In the video below (and linked here) we describe a method to manufacture aneurysmal, aortic tissue-mimicking phantoms for the use in testing ultrasound elastography. The combined use of computer-aided design (CAD) and 3-dimensional (3D) printing techniques produce aortic phantoms with predictable, complex geometries to validate the elastographic imaging algorithms with controlled experiments.

Presentation slide: Manufacturing Abdominal Aorta Hydrogel Tissue Mimicking

 

Ultrasound Elastography of Achilles Tendinopathy

Ultrasound Elastography of Achilles Tendinopathy

Ultrasound Elastography of Achilles Tendinopathy

Heel lifts are commonly prescribed to patients with Achilles tendinopathy with the general thought that it would relieve tendon stresses during walking to allow the tendon to heal. Yet little is known about the impact of tendon stress on the risk of injury or the healing process. The objective of this project is to demonstrate a connection between various biomechanical characteristics of tendons assessed in vivo via US imaging, including slack, buckling strain and stress in the Achilles tendon, to risk factors for tendinopathy. This work aims to develop an ultrasound elastography measurement protocol and algorithm to measure compressive strain of human Achilles tendon in vivo during certain exercises as well as the non-linear mechanical properties of the tendons for at risk populations. For example, it is well known that the risk of tendinopathy increases with age. It is our hypothesis that by understanding the mechanical properties and strains in the tendon as a function of aging, we may better understand the cause of this increased risk and potentially develop novel therapies based on our findings. Our techniques utilize common elastographic techniques such as quasi-static, quantitative elastography, measurement of large strains and shear wave imaging of tendons.

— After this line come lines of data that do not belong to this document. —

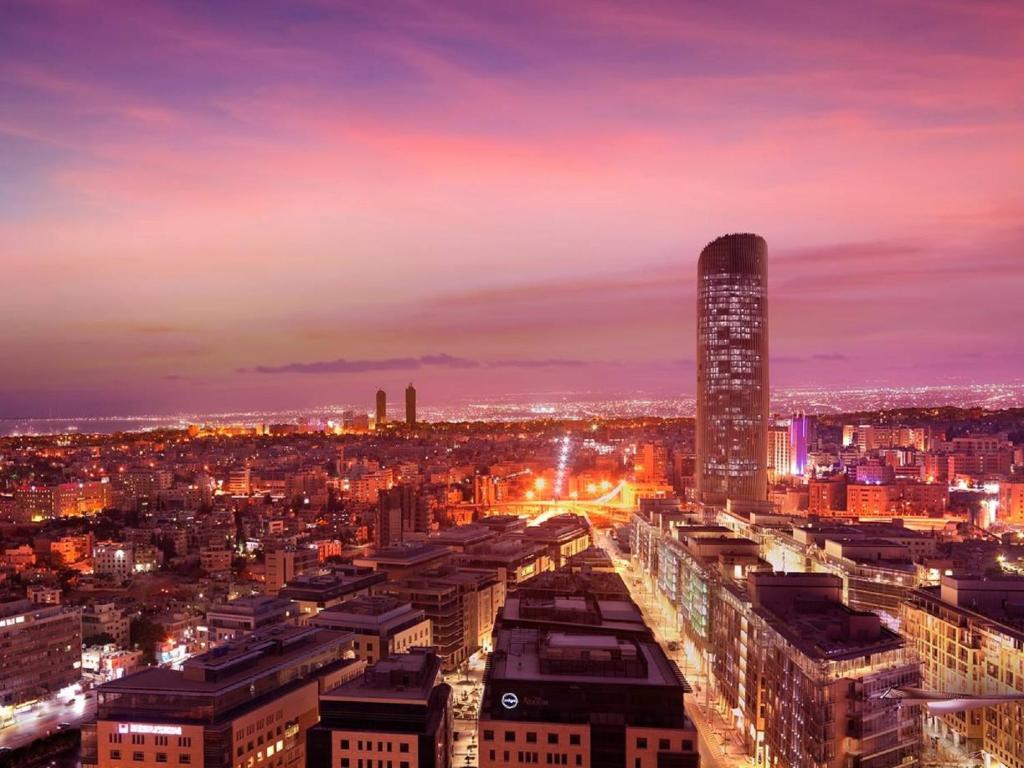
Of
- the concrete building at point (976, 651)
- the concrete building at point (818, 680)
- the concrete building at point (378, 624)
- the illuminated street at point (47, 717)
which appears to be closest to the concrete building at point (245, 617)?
the concrete building at point (378, 624)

Development of a Longitudinal, Non-invasive Ultrasound Technique to Monitor Tendon Healing in a Mouse Model

Development of a Longitudinal, Non-invasive Ultrasound Technique to Monitor Tendon Healing in a Mouse Model

Development of a Longitudinal, Non-invasive Ultrasound Technique to Monitor Tendon Healing in a Mouse Model

Following surgical repair, tendon injuries heal with function-limiting and mechanically insufficient scar tissue. Despite attempts using a variety of biological and tissue engineering approaches, there is currently no consensus therapy to improve outcomes after tendon injury. An insufficient understanding of the underlying mechanisms that contribute to scar-mediated tendon healing is a major impediment to the development of successful therapies. To address this limitation, our collaborators use a murine model of tendon injury and repair that recapitulates many clinical aspects of healing including abundant scar tissue formation and impaired restoration of mechanical properties. However, there remains a need for cost-effective longitudinal outcome measures of tendon healing. For example, restoration of tendon gliding function, mechanical properties and tissue morphology are assessed by end-point analyses, which requires sacrificing the mice, and destructive testing of the tissue. Thus, current approaches are expensive, time-consuming and do not allow longitudinal evaluation or concomitant assessment of function and tissue morphology in the same specimen. This project aims to develop longitudinal, non-invasive metrics of tendon healing by combining ultrasound (US) elasticity imaging and novel image registration methods. US is an ideal modality to longitudinally assess tendon healing, as it is non-ionizing, and can be easily scaled between pre-clinical and clinical applications. Specifically, we are developing quantitative US outcomes of scar tissue volume, tendon excursion and tendon strain. Our hypothesis is that these metrics strongly correlate with terminal end-point parameters, and can therefore serve as faithful biomarkers of tendon healing. Once validated, this technology will permit the rapid screening of biological and pharmacological interventions for healing, and identify promising therapeutic targets in an efficient, cost-effective manner.